■ Goal ■
Report each line of the listing below that contains the string "protruding", copying every such line in full. Case counts.

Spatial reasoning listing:

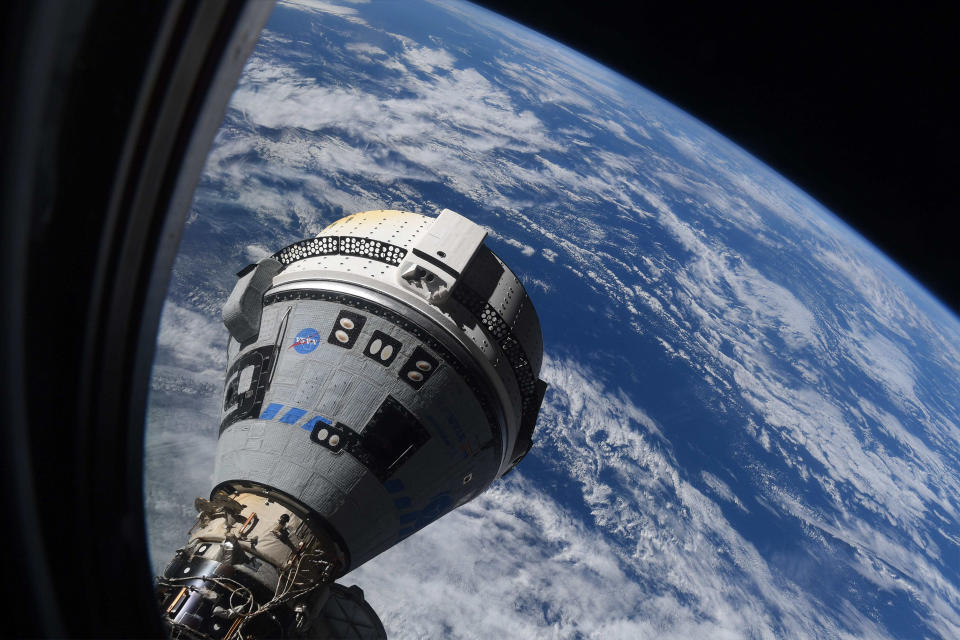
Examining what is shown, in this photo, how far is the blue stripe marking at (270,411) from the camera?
24.6 ft

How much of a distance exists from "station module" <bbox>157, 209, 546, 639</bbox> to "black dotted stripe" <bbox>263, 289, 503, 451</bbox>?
2cm

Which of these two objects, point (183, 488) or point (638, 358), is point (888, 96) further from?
point (638, 358)

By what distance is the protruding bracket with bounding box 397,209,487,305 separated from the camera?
823 centimetres

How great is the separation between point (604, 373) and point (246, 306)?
129ft

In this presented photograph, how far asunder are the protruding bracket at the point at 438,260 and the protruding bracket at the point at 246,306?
282cm

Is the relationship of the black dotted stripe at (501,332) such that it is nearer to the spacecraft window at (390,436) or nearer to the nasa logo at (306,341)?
the spacecraft window at (390,436)

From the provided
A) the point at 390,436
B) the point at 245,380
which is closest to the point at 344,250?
the point at 245,380

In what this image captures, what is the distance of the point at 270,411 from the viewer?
7535 mm

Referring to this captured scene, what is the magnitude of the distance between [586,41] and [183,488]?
2988 cm

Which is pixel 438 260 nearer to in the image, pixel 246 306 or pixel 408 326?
pixel 408 326

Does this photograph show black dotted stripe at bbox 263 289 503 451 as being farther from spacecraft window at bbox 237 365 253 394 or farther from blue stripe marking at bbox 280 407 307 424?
blue stripe marking at bbox 280 407 307 424

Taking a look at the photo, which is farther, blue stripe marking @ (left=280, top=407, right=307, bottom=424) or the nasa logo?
the nasa logo

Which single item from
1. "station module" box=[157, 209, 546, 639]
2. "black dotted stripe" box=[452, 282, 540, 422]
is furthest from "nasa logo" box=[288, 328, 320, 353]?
"black dotted stripe" box=[452, 282, 540, 422]

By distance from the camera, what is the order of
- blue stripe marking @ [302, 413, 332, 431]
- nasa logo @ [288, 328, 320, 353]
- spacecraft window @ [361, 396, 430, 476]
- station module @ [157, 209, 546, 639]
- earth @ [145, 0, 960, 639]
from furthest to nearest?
earth @ [145, 0, 960, 639] < nasa logo @ [288, 328, 320, 353] < spacecraft window @ [361, 396, 430, 476] < blue stripe marking @ [302, 413, 332, 431] < station module @ [157, 209, 546, 639]
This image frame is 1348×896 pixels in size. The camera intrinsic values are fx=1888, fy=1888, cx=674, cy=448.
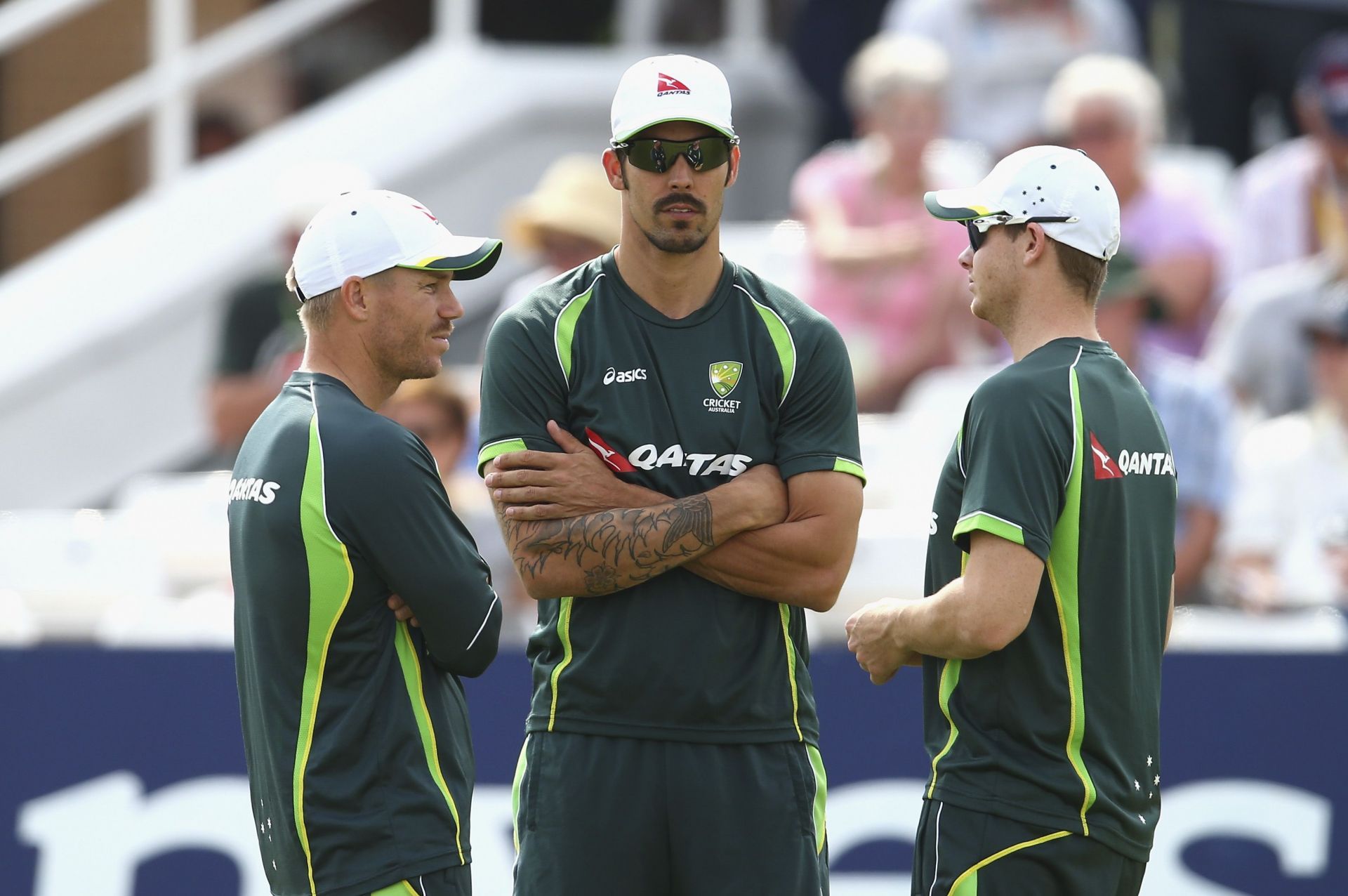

■ Task solution ■
By what distance is the protruding bracket with bounding box 397,209,487,305 separated from the camera?
In this presented photograph, how far asunder are the protruding bracket at the point at 438,260 and the protruding bracket at the point at 246,306?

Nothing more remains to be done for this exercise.